Learning sign language will soon be a necessity—for those going pubbing especially. [And for all I know, it is probably the ‘in’ thing among pub goers] The decibel levels of the music played is so darn high you can actually hear a ringing sound in your ears even half an hour after leaving the place.

But what is actually expected of you? Go with a gang of friends then sit there smiling at each other while downing drinks? What about conversation? Isn’t that which keeps pepping up the mood? And how can you have decent conversation when you have to cup your hands and yell into the ears of the person sitting next to you?

So while Appu and I sat side by side and kept ‘yelling’ at each other a friend who was with us kept looking at us and smiling. [I had given up yelling across the table at him once my throat started aching.]

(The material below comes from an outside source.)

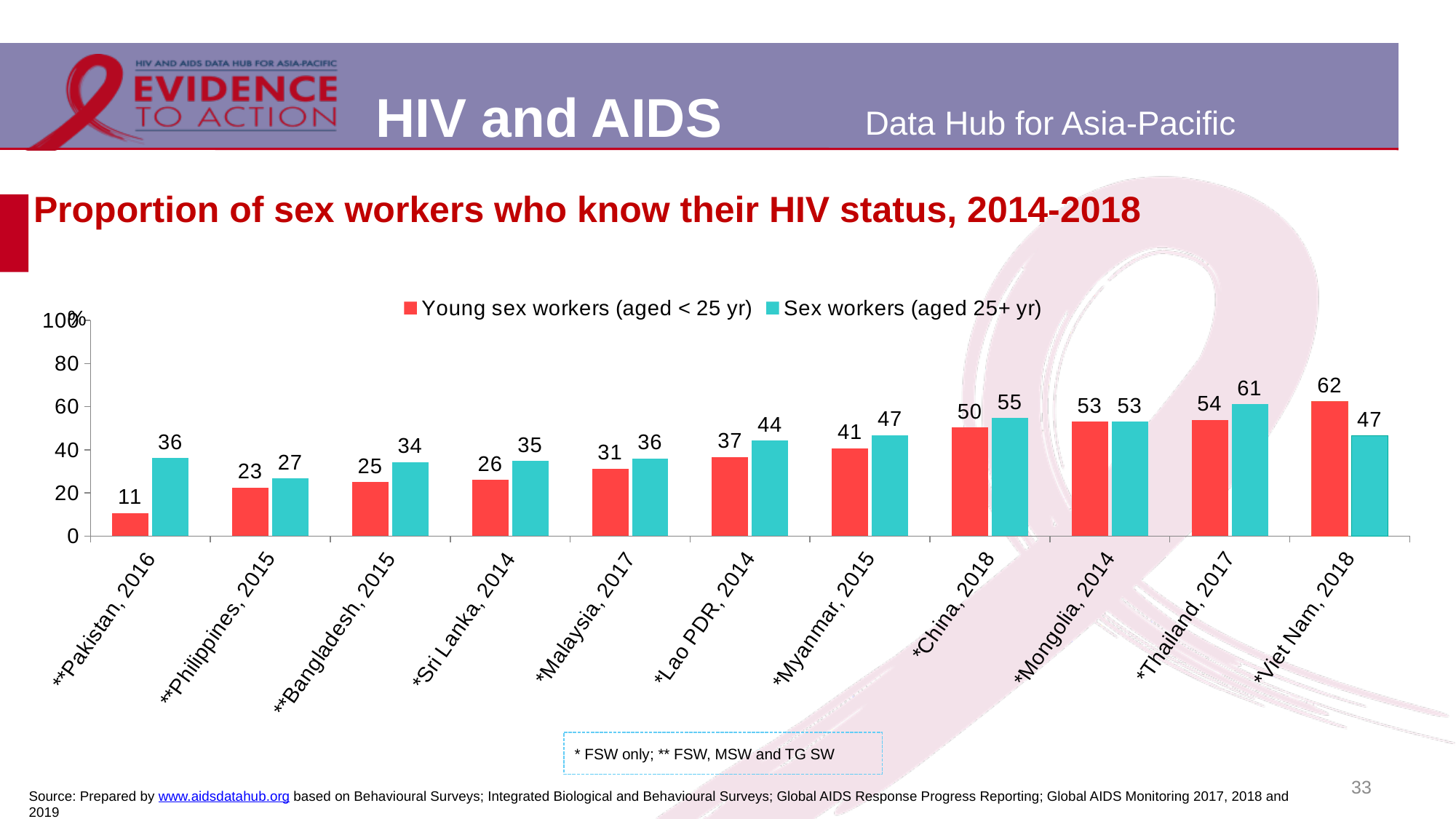
How many countries are shown on the x axis? 11 Which category has the lowest value for sex workers (aged 25+ yr)? **Philippines, 2015 How many series does the legend list? 2 What is the value for young sex workers (aged < 25 yr) in **Pakistan, 2016? 11 What is the value for young sex workers (aged < 25 yr) in *Viet Nam, 2018? 62 What is the value for sex workers (aged 25+ yr) in *Thailand, 2017? 61 What is the difference between the sex workers (aged 25+ yr) value and the young sex workers (aged < 25 yr) value for **Pakistan, 2016? 25 Which category has the highest value for young sex workers (aged < 25 yr)? *Viet Nam, 2018 Is the value for sex workers (aged 25+ yr) in *China, 2018 greater or less than 40? greater What kind of chart is shown on the slide? Bar chart What is the title of the chart? Proportion of sex workers who know their HIV status, 2014-2018 Which is larger for *Viet Nam, 2018: the value for young sex workers (aged < 25 yr) or for sex workers (aged 25+ yr)? Young sex workers (aged < 25 yr)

But to my complaining the guys remarked how it’s never been much of a problem with them, cos after a few drinks they reach a certain level where they only have to look at each other to know what they are thinking and generally have a good time.
Oh boy!!!

Fucking for virginity

‘Fighting for peace is like fucking for virginity’
So says the message on a Zippo lighter that Appu got gifted by his friends. It’s a Vietnam war memorial. So some poor soldier actually used that thing to light his cigarettes while doing his best to stay alive. What that guy must have gone through to come up with something like this is beyond my* imagination.

I wonder if he survived. But if he did, how did his lighter end up getting refurbished and getting sold as a memorial? Maybe he dropped it. I hope he dropped it.

*Made the mistake of showing this post to Appu. His remark at what the soldier must have gone through: Probably a lot of grass.
And since Appu on a roll will not stop at one comment; and glares and frowns are lost on the chap, he went on to remark that the lighter has a scratch which he believes is the mark of the bullet which ricocheted off the lighter and thus saved my ‘poor soldier’s’ life.
Double PffT.

Tring, tring

The phone rings. I notice it’s a local landline number and answer it wondering who it could be.
“Hello… crack… brr… kirk… to Thrupti?” a male voice asks.
“Thrupti? I’m sorry, you have the wrong number,” I reply.
Wrong number hei?”
“Thrupti nahin hei?”
“No.” Duh?
“Then may I know who is on the line?”
Now why the hell does he wanna know that? So I ask him and he promptly replies:
“Ok Ma’m. Sorry ma’m.” and hangs up.

Here’s looking at you, kid!?!

Read Brida by Paulo Coelho. Read the first quarter at a stretch. First impulse after putting the book down was to grab the mobile and call/SMS people to tell them to get a copy, the book is brilliant.

Then I slowed down, thought I’d do that after completing the book.
Well, aren’t I glad I didn’t jump the gun.

The book read like one of our many Hindi movies—a neat story, or in this case ‘line of thought’, but bad treatment. Especially that Casablanca line – ‘Here’s looking at you, kid’ killed it. Just killed it.

Quite unlike a Coelho! In fact this is probably the first time I’ve come off feeling like this after a Coelho!!

There seemed to be too much of a Christian – anti-Christian element about the book. Sure, Coelho often touched upon the subject, but there was always a certain subtelity that would make you smile to know what he was getting at. But this was too much in the face. Not offensive, personally, but just too obvious.

Brida is good. Especially the beginning. The first half is revelatory and quite thought provoking, but it just didn’t carry till the end. The second half is too fast and abrupt. The second half also reminded me of Angels and Demons, and The Da Vinci Code, where I felt Dan Brown was writing all that stuff with the sole intention of creating a ruckus/controversy. Indeed, it felt as though the first part of Brida was written by Coelho while Dan Brown took over in the second part.

Maybe like the author says in the book, the complexity of certain rituals [mentioned in the story] has a simple solution hidden in them. [Maybe there was a hidden message in those parts that I found humdrum!]


Found it to be a little too filmy… Tch.

PS. But somebody please read it and tell me how you felt.